> Assignment
Reproduce the data in full, exactly as given, leaving images out.

> Information supplied
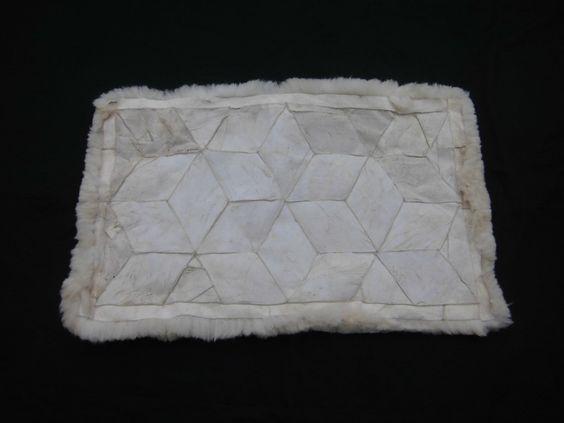 Original Peruanischer Alpaka Fellvorleger Rhombus Design (150 x 110 cm)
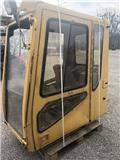 Caterpillar 320 B L, 2000, Kabina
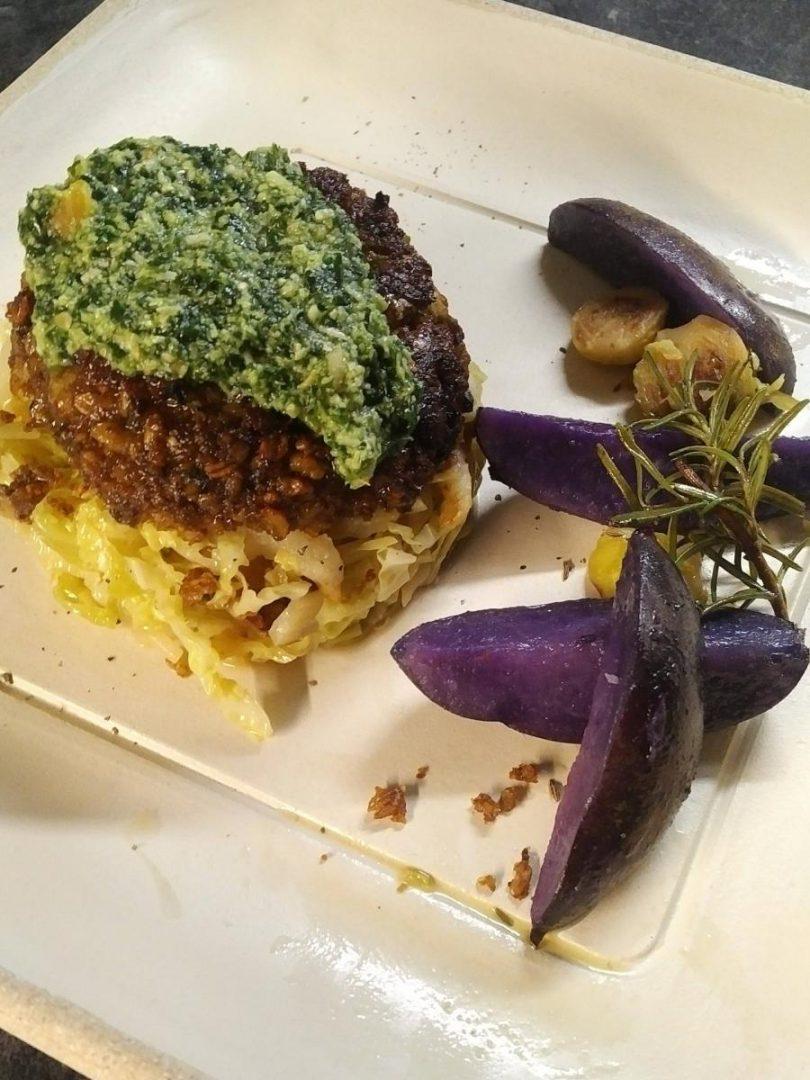 Gemüsebrätling mit Pesto und lila Kartoffeln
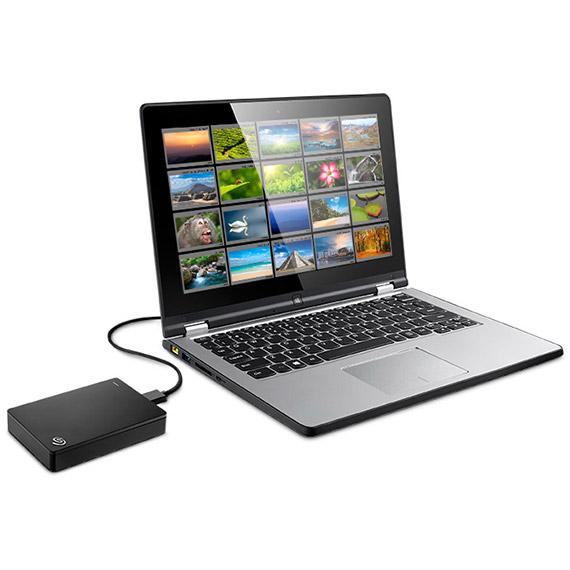 Unidad Backup Plus Portable, el disco duro portátil más potente del mundo - backup-plus-portable-laptop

> The answer
 Original Peruanischer Alpaka Fellvorleger Rhombus Design (150 x 110 cm)
 Caterpillar 320 B L, 2000, Kabina
 Gemüsebrätling mit Pesto und lila Kartoffeln
 Unidad Backup Plus Portable, el disco duro portátil más potente del mundo - backup-plus-portable-laptop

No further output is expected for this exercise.